- The problem
Return every line of the records below that contains the word "slices", copying each line in full.

(Stored data)

────────────────

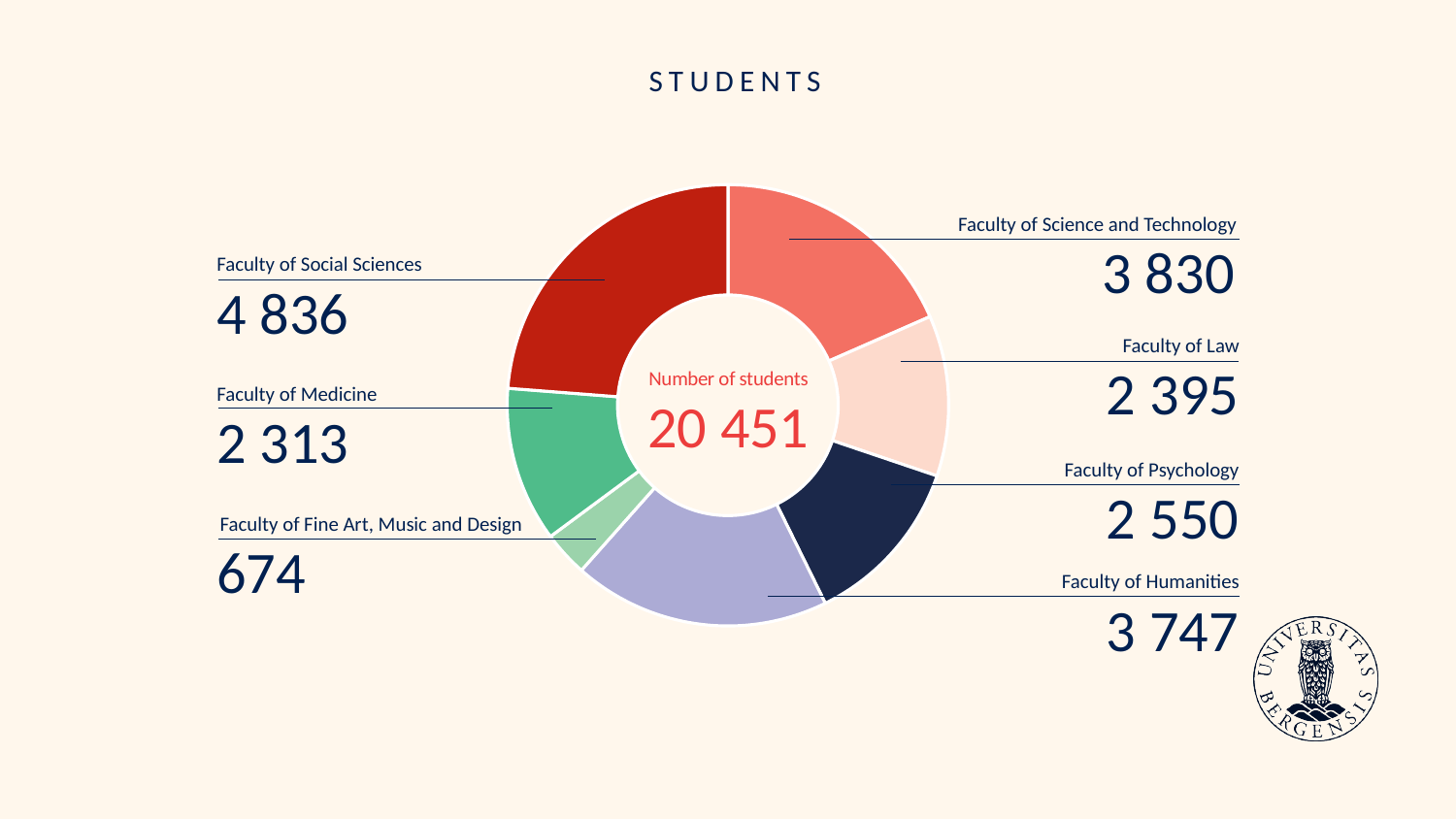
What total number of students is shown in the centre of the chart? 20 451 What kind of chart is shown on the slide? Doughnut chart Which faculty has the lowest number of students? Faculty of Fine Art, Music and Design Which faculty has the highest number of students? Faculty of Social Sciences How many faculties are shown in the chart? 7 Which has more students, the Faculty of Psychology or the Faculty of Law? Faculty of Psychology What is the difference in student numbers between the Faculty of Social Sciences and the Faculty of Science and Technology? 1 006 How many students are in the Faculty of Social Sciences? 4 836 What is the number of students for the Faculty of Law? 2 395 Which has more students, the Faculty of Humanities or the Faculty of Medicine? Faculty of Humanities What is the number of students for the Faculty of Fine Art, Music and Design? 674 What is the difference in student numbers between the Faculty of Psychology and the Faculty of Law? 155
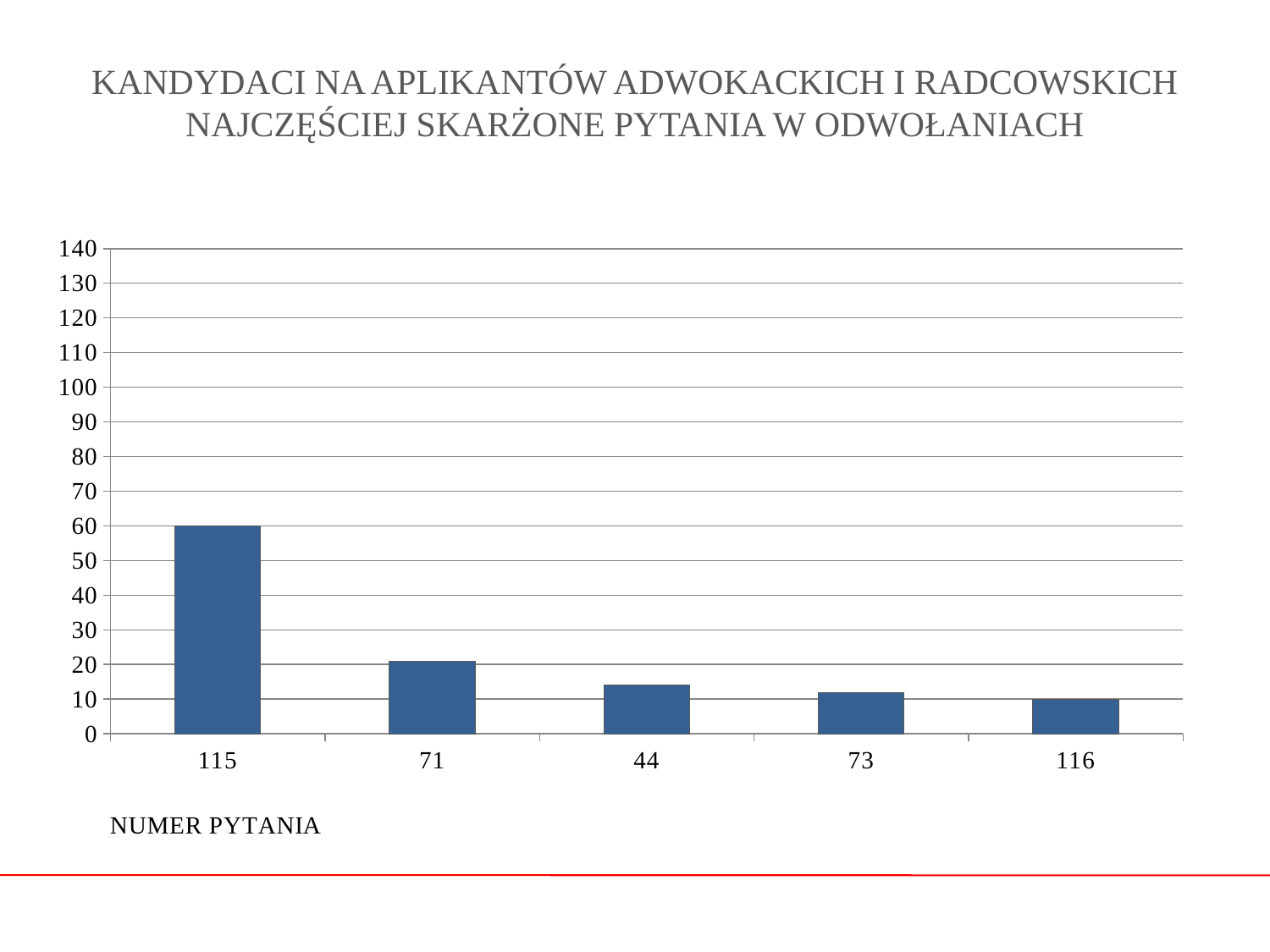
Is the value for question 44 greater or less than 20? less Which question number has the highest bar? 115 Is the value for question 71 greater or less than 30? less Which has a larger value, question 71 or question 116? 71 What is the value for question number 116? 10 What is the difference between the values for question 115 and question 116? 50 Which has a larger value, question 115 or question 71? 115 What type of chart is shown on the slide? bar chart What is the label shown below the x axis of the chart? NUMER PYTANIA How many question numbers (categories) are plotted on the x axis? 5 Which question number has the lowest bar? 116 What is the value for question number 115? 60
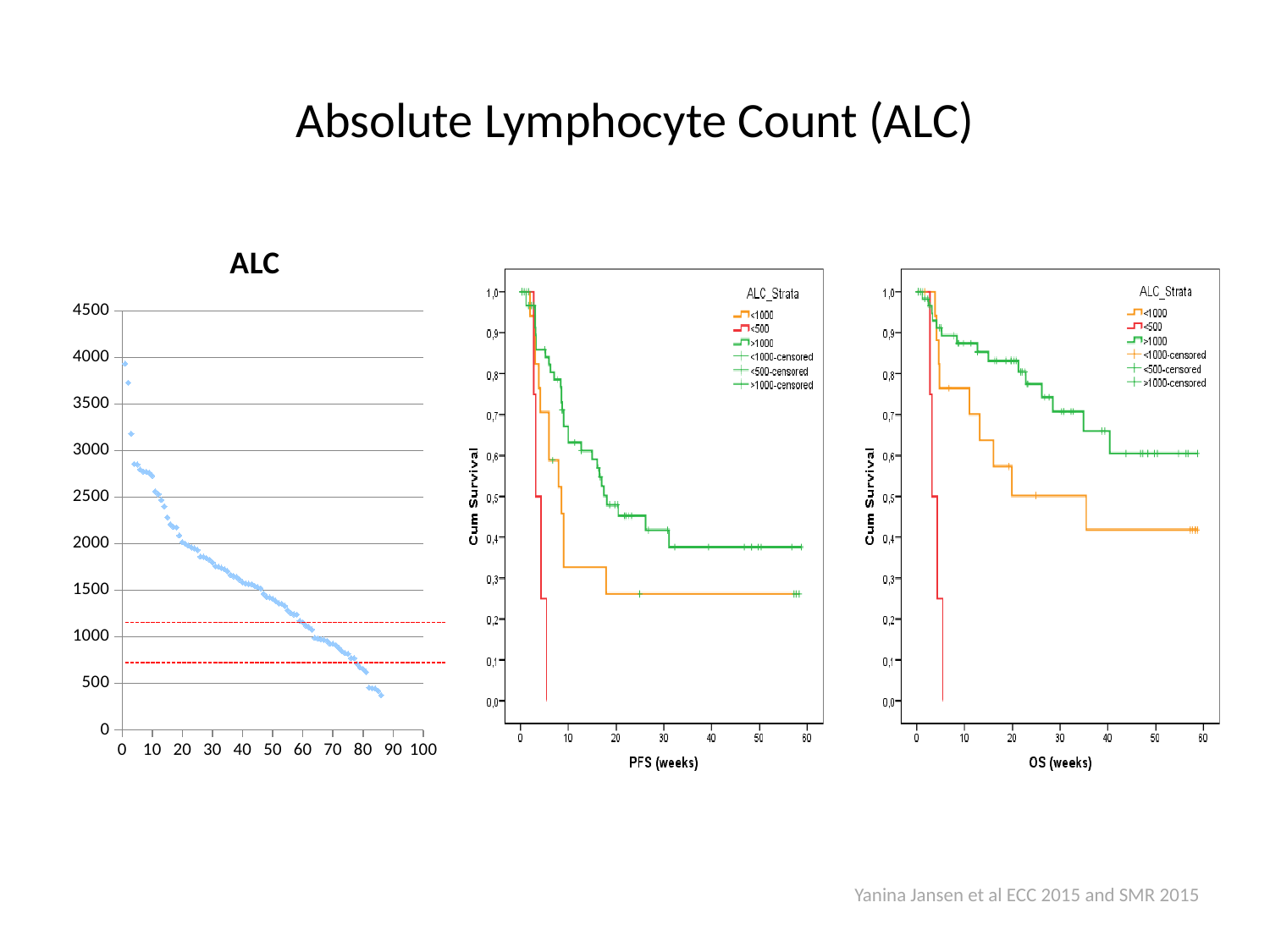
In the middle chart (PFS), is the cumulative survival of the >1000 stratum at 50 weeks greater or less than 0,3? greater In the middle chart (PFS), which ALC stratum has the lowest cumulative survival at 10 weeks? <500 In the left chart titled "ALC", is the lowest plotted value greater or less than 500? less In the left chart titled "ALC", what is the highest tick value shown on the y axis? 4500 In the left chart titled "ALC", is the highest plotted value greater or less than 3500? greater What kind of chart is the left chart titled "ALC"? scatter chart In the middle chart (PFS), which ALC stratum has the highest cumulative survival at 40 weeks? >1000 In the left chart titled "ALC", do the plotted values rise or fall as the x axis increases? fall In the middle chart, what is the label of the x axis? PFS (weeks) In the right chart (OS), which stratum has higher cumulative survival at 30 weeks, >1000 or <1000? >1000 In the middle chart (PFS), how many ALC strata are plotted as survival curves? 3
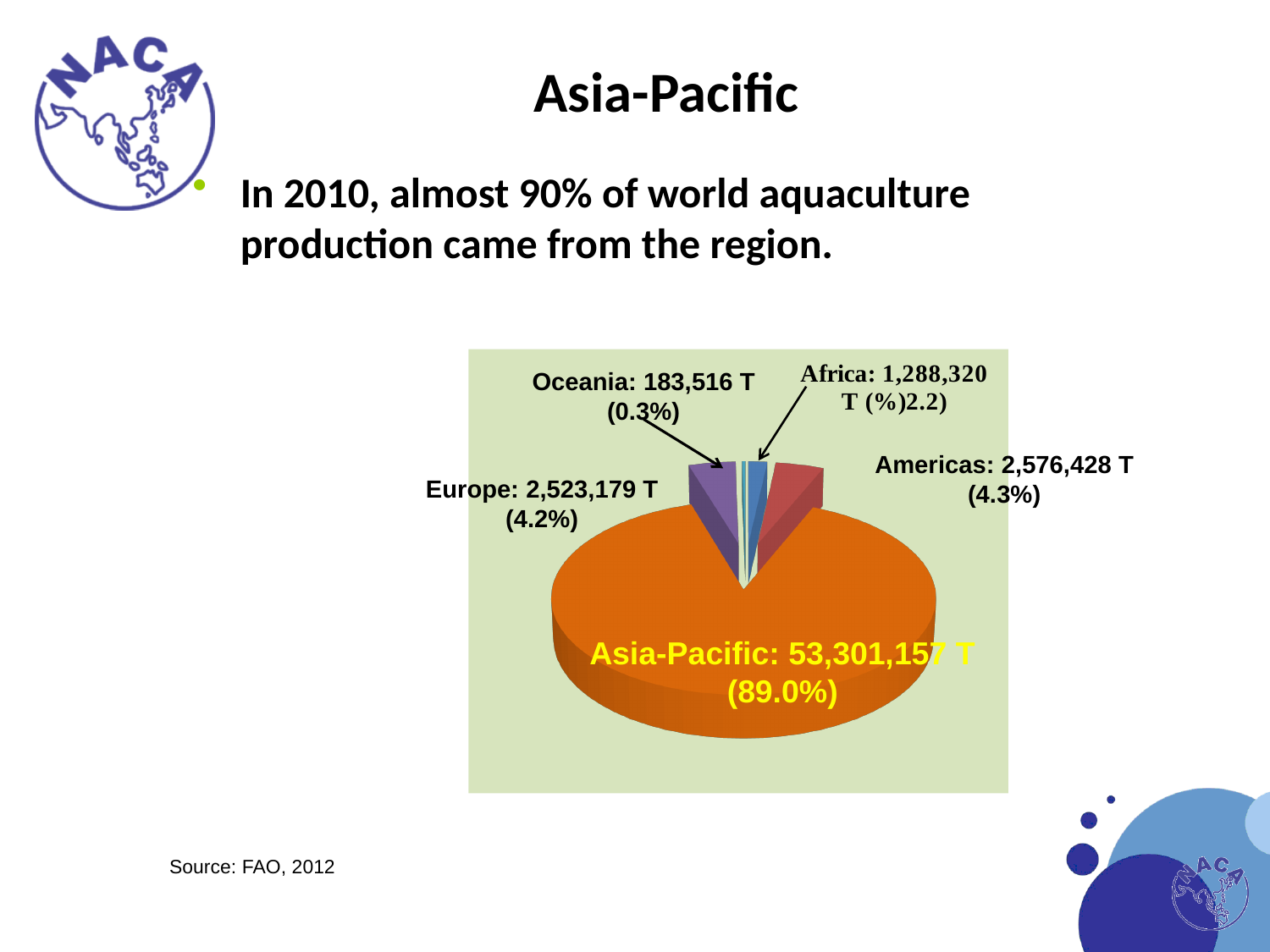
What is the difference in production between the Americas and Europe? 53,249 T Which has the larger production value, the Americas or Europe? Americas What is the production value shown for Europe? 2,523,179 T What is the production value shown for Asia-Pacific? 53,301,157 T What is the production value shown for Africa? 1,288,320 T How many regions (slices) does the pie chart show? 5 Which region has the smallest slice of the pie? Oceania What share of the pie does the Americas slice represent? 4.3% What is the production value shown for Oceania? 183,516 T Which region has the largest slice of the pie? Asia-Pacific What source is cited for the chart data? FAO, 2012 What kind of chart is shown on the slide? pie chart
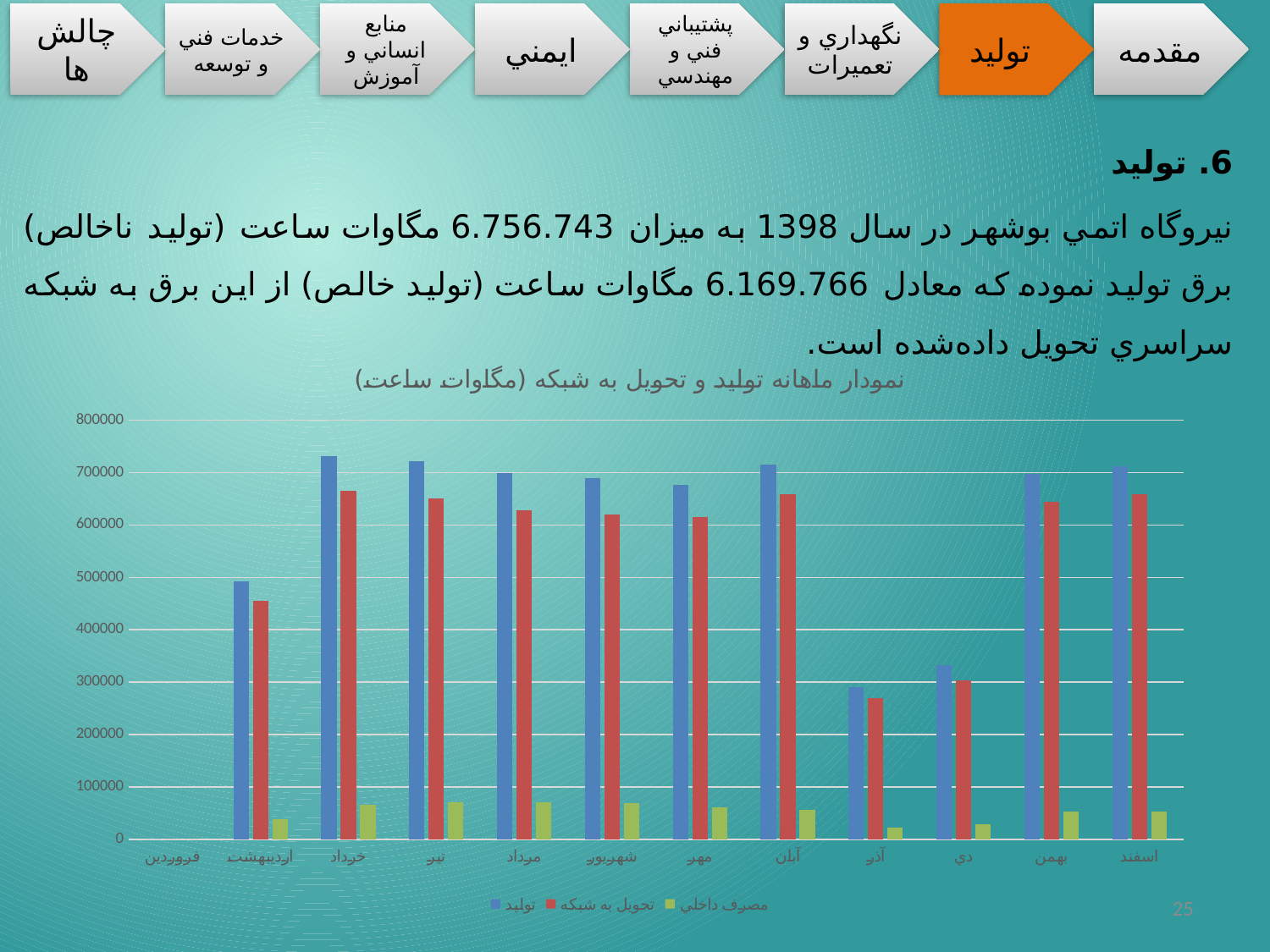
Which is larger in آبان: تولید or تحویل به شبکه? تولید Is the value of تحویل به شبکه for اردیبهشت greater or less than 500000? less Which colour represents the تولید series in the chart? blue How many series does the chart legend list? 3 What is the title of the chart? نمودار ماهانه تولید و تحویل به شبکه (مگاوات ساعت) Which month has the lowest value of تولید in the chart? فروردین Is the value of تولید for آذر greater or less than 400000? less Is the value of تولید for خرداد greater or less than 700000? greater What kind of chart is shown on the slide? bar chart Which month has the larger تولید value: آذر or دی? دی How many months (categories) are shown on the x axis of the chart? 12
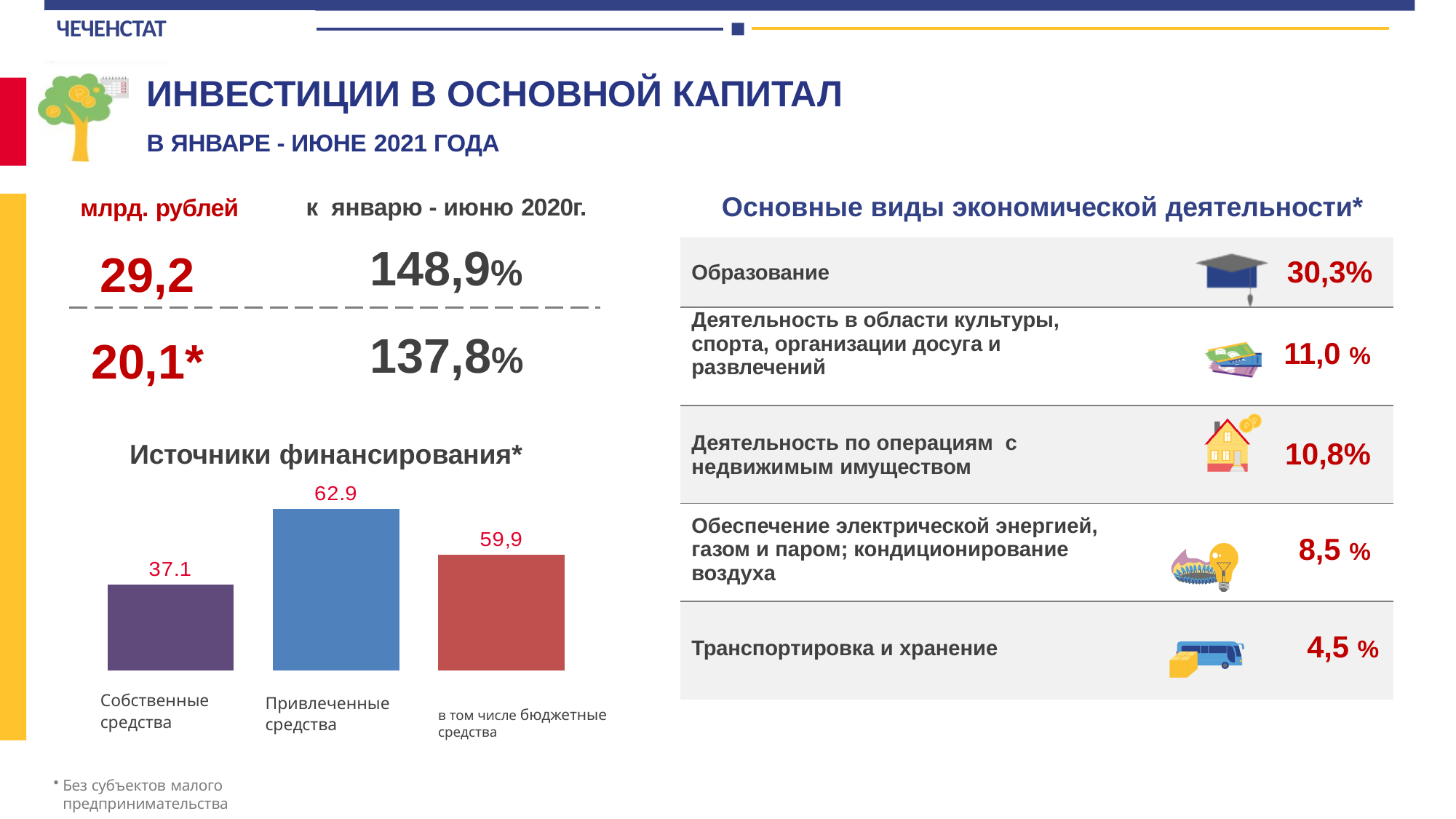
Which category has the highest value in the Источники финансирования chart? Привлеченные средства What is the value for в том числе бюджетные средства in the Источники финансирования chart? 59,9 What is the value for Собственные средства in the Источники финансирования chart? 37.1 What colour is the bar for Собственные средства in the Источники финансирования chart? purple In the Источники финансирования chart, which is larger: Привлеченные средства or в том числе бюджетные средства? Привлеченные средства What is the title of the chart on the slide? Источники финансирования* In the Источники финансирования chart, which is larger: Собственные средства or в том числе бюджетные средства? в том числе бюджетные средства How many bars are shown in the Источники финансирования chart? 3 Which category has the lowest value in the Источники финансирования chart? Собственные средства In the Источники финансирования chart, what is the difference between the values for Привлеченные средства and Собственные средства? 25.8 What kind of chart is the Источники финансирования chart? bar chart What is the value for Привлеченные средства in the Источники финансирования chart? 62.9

────────────────

- The answer
What is the difference in production between the Americas and Europe? 53,249 T Which has the larger production value, the Americas or Europe? Americas What is the production value shown for Europe? 2,523,179 T What is the production value shown for Asia-Pacific? 53,301,157 T What is the production value shown for Africa? 1,288,320 T How many regions (slices) does the pie chart show? 5 Which region has the smallest slice of the pie? Oceania What share of the pie does the Americas slice represent? 4.3% What is the production value shown for Oceania? 183,516 T Which region has the largest slice of the pie? Asia-Pacific What source is cited for the chart data? FAO, 2012 What kind of chart is shown on the slide? pie chart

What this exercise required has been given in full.